Tocopherols (Vitamin E) content of safflower seeds oil
Tocopherols, normally known as vitamin E, are a group of lipid soluble compounds which naturally occurring in oilseeds in four various forms (α-, β-, γ-and δ-tocopherol). Tocopherols are valued for their vitamin E activity and their antioxidant properties to protect polyunsaturated fatty acids against oxidation thus the level of tocopherol in seed oils are extremely important [11]. Tocopherols have widely been used for food, feed, pharmaceutical cosmetics and resins. In food, tocopherol is used as an antioxidant for frying oil, margarine, fried snakes, and so on.

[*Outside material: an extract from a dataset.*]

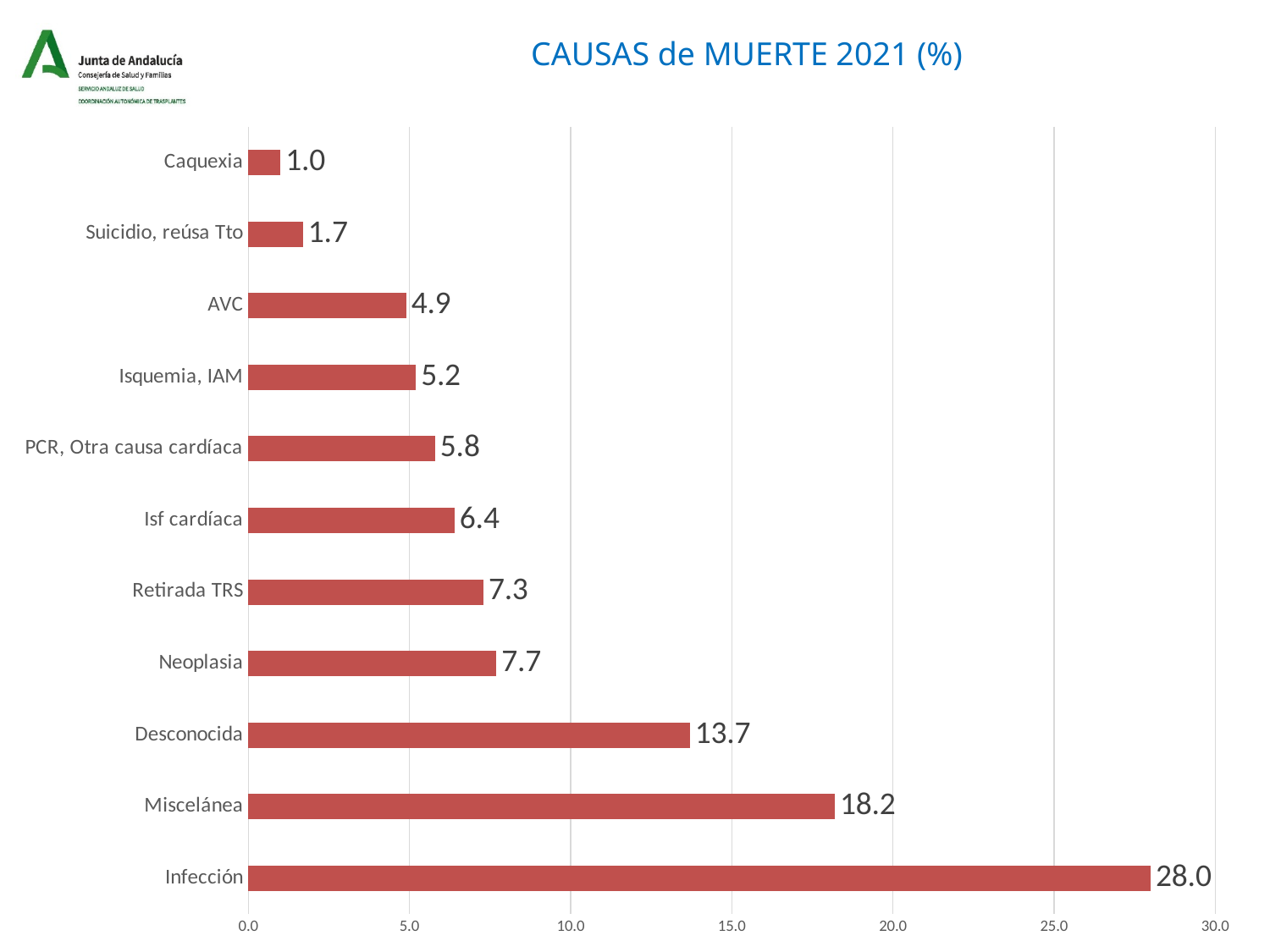
Which is larger, the value for AVC or the value for Isquemia, IAM? Isquemia, IAM Which cause of death has the highest value? Infección What is the value for Retirada TRS? 7.3 How many categories are shown in the chart? 11 What is the value for Infección? 28.0 What is the difference between the values for Neoplasia and Isf cardíaca? 1.3 What is the title of the chart? CAUSAS de MUERTE 2021 (%) Is the value for Desconocida greater or less than 15.0? less What kind of chart is shown on the slide? bar chart What is the value for Desconocida? 13.7 What is the difference between the values for Infección and Miscelánea? 9.8 Which cause of death has the lowest value? Caquexia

In addition, tocopherols, due to their capacity to quench free radical damage, play a positive role in prevention of Al zheimers disease and cancer [40]. Tocopherols (Vitamins E) content of the studied safflower seed oils are presented in Table 6 .The revealed data indicated that, the tocopherol content ranged from 1.36 to 56.96 mg/100 g oil. However, the local safflower cultivars contained less content of tocopherol as compared with the important one and that might be due to the genotype and environmental conditions .Beside among the local cultivars, Giza 1 cultivar contained more tocopherols than Malawi cultivar as shown in Table 6. Moreover, the tocopherols content of four varieties of Iranian safflower seed oil were ranged from 201 to 465 mg /kg oil .While, Nagaraj [26] mentioned that safflower oil contains about 270 mg/Kg .

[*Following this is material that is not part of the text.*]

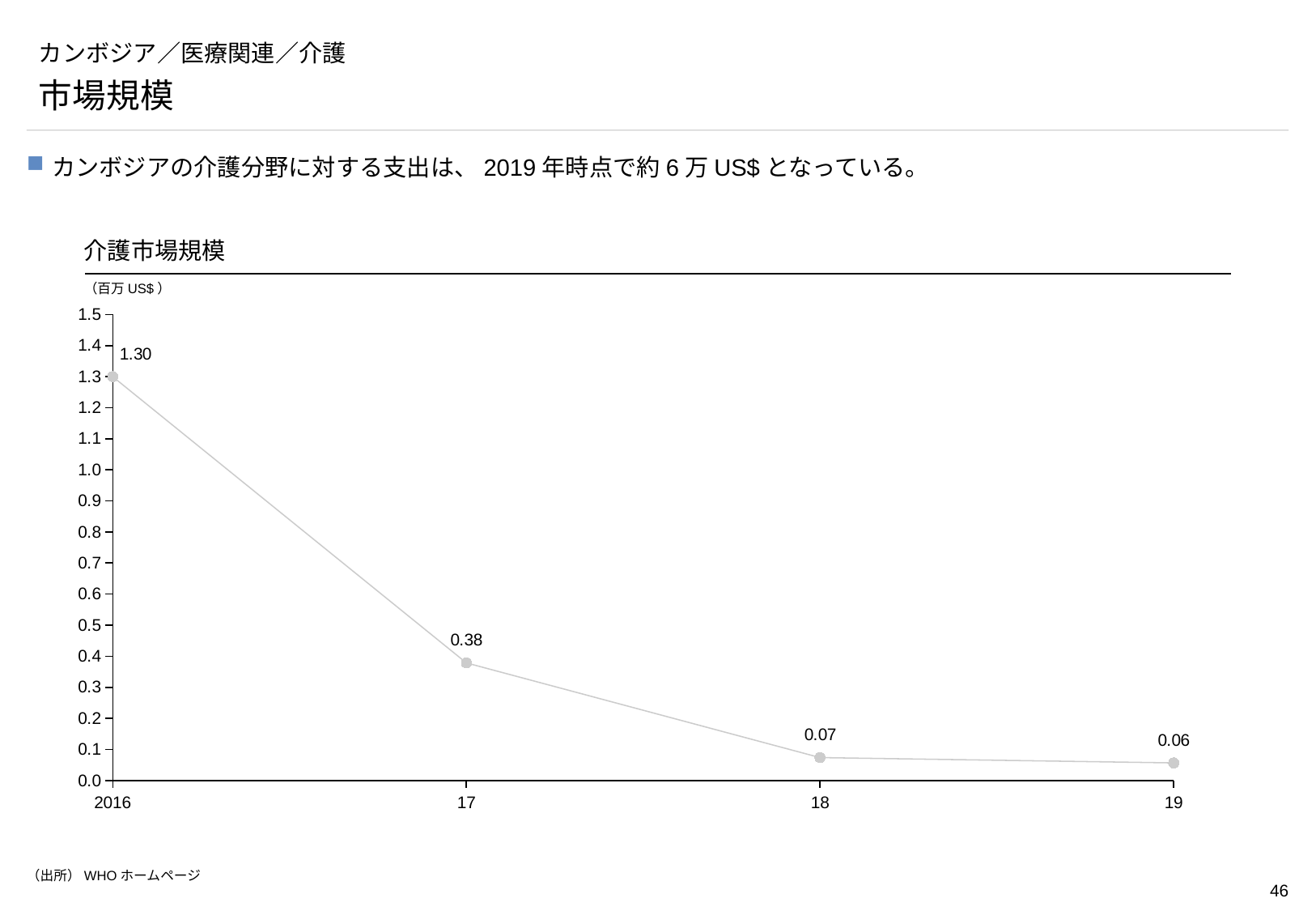
What is the value for 18 (2018) in the 介護市場規模 chart? 0.07 Do the values in the 介護市場規模 chart rise or fall from 2016 to 19? fall How many data points are plotted in the 介護市場規模 chart? 4 What is the value for 19 (2019) in the 介護市場規模 chart? 0.06 What is the difference between the 2016 value and the 17 value in the 介護市場規模 chart? 0.92 What is the value for 2016 in the 介護市場規模 chart? 1.30 Is the value for 17 in the 介護市場規模 chart greater or less than 0.5? less Which is larger in the 介護市場規模 chart, the value for 17 or the value for 18? 17 Which year has the lowest value in the 介護市場規模 chart? 19 Which year has the highest value in the 介護市場規模 chart? 2016 What kind of chart is the 介護市場規模 chart? line chart What is the value for 17 (2017) in the 介護市場規模 chart? 0.38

Safflower oil cultivars | Malawi | Giza1 | Ethiopian |
Tocopherol (mg/100g of oil) | 1.36 | 4.05 | 56.96 |
Table 6: Tocopherol (vitamin E) content in safflower seed oils (mg/100 g).

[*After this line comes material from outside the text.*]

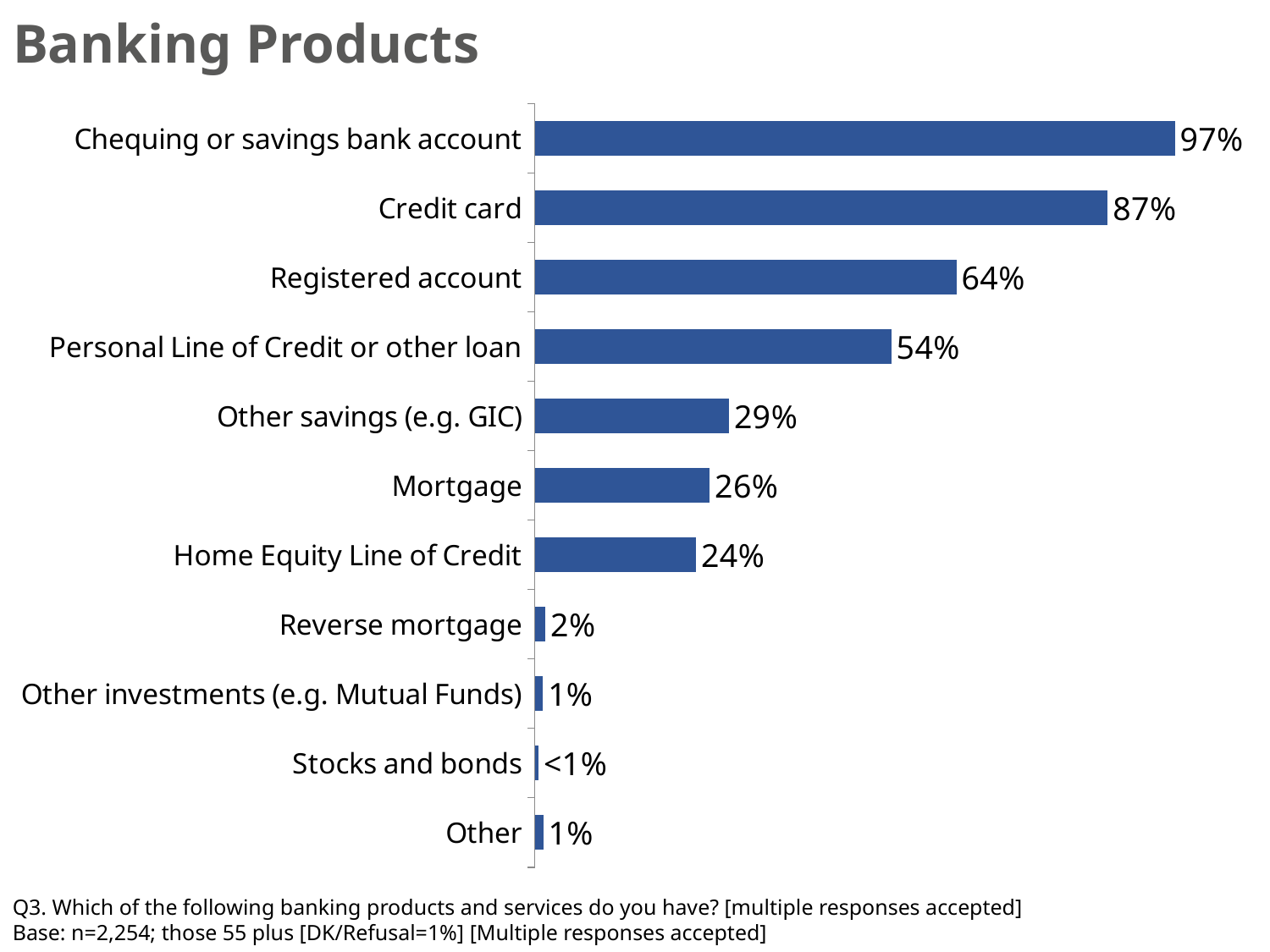
What is the title of the chart? Banking Products Which is larger, the value for Other savings (e.g. GIC) or the value for Mortgage? Other savings (e.g. GIC) What value is shown for Stocks and bonds? <1% What percentage of respondents have a Home Equity Line of Credit? 24% Which banking product has the lowest percentage? Stocks and bonds What type of chart is shown on the slide? Bar chart Which banking product has the highest percentage? Chequing or savings bank account What is the value shown for Credit card? 87% What is the difference between the percentages for Credit card and Mortgage? 61% What is the difference between the percentages for Registered account and Personal Line of Credit or other loan? 10% How many banking product categories are shown in the chart? 11 What percentage of respondents have a chequing or savings bank account? 97%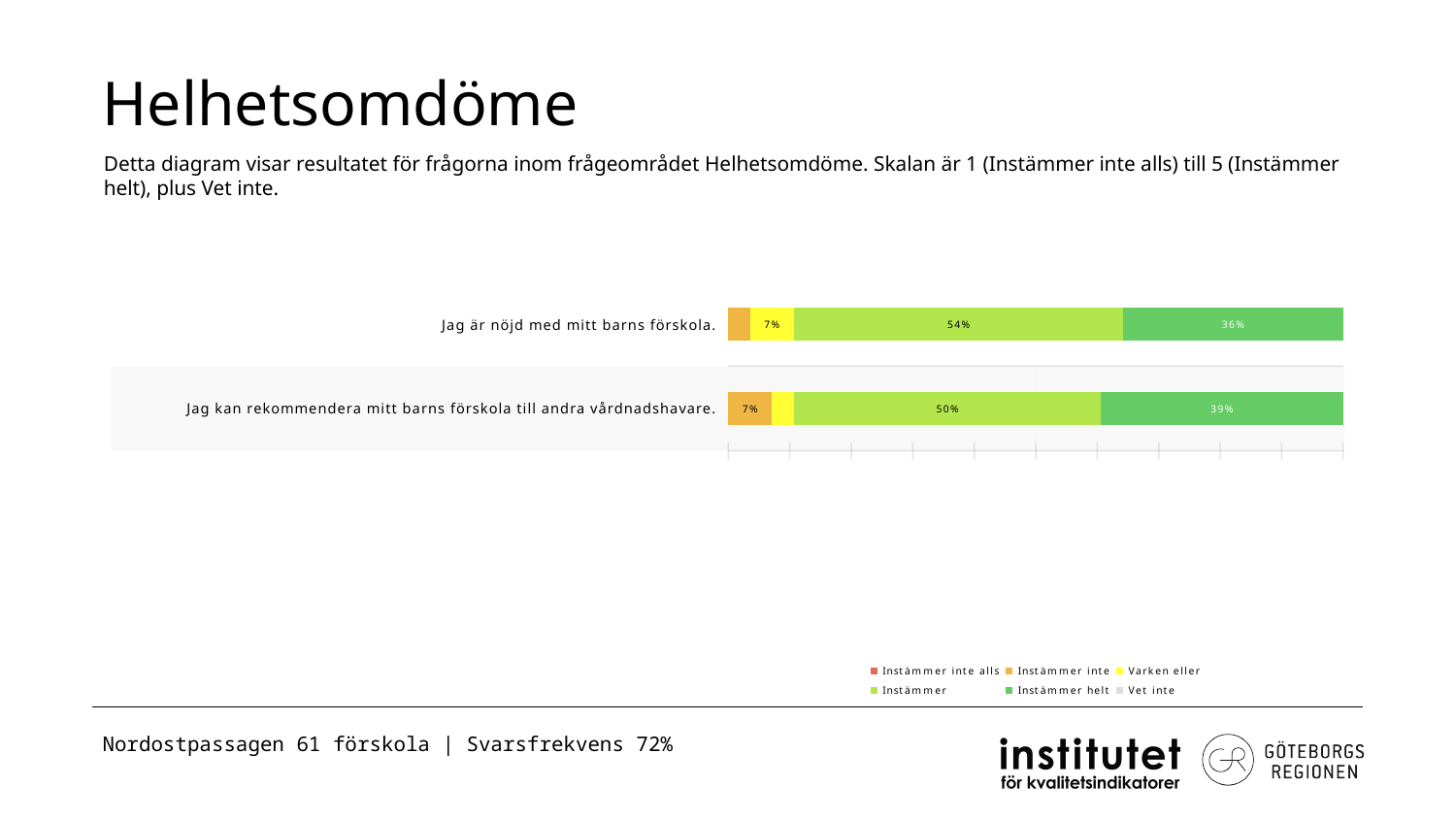
How many statements (bars) are shown in the chart? 2 What percentage of respondents answered "Instämmer helt" for "Jag är nöjd med mitt barns förskola."? 36% What percentage of respondents answered "Instämmer" for "Jag kan rekommendera mitt barns förskola till andra vårdnadshavare."? 50% Which statement has the larger "Instämmer helt" share? Jag kan rekommendera mitt barns förskola till andra vårdnadshavare. Which statement has the larger "Instämmer" share? Jag är nöjd med mitt barns förskola. What percentage of respondents answered "Varken eller" for "Jag är nöjd med mitt barns förskola."? 7% What is the difference in the "Instämmer" share between "Jag är nöjd med mitt barns förskola." and "Jag kan rekommendera mitt barns förskola till andra vårdnadshavare."? 4 percentage points What percentage of respondents answered "Instämmer helt" for "Jag kan rekommendera mitt barns förskola till andra vårdnadshavare."? 39% What type of chart is shown on the slide? Stacked bar chart Which response category has the largest share for "Jag är nöjd med mitt barns förskola."? Instämmer What percentage of respondents answered "Instämmer" for "Jag är nöjd med mitt barns förskola."? 54% How many response categories does the legend list? 6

Oxidative stability of safflower seeds oil
Oxidative stability is a paramount parameter in assessing the sensory and nutritive quality of the oils and fats which reflects their susceptibility to oxidative degeneration and it is influenced by the present of unsaturated fatty acids and bioactive constituents such as sterols and tocopherols [11]. Lipid oxidation causing reduction of the nutritive value and functional properties of food products [41-45].The results of Rancimat test are shown in Table 7. The oxidative stability of the analysis oils expressed as the oxidation induction time, was ranged from 6.20 to 6.45 hr at 100°C. The oil extracted from imported Ethiopian safflower was more stable for oxidation compared to the two Egyptian cultivars and that might be due to the higher content of tocopherols in the Ethiopian variety as indicated in table 6. However, among the two local cultivars the Giza 1 cultivar have more stability to oxidation than Malawi cultivar and that reflect its more of duplicate content of total sterols and more twice content of tocopherols compared to Malawi cultivar as shown in tables 5 and 6; respectively. On other hand, the oxidative stability of safflower oil measured at 110°C was 2.87 h as reported by Bozan and Temelli [38] and was varied from 3.41 to 3.83 h at 110°C as found by Vosoughkia et al. [11]. Moreover, the calculated oxidizability depending on the fatty acid composition according to Fatemi and Hammoud, [20] was 8.19, 8.15 and 7.84 for Malawi , Giza 1and Ethiopian safflower; respectively and that agree with the oil stability index which shown in table 4 which depend on oleic/linoleic ratio [46,47].
Characteristics | Safflower seed cultivars | ||
Malawi | Giza1 | Ethiopian | |
Rancimat value (at 100°C) (hours) | 6.2 | 6.27 | 6.45 |
Calculated oxidizability | 8.19 | 8.15 | 7.84 |
Table 7: Oxidative stability of Safflower seed oil varieties.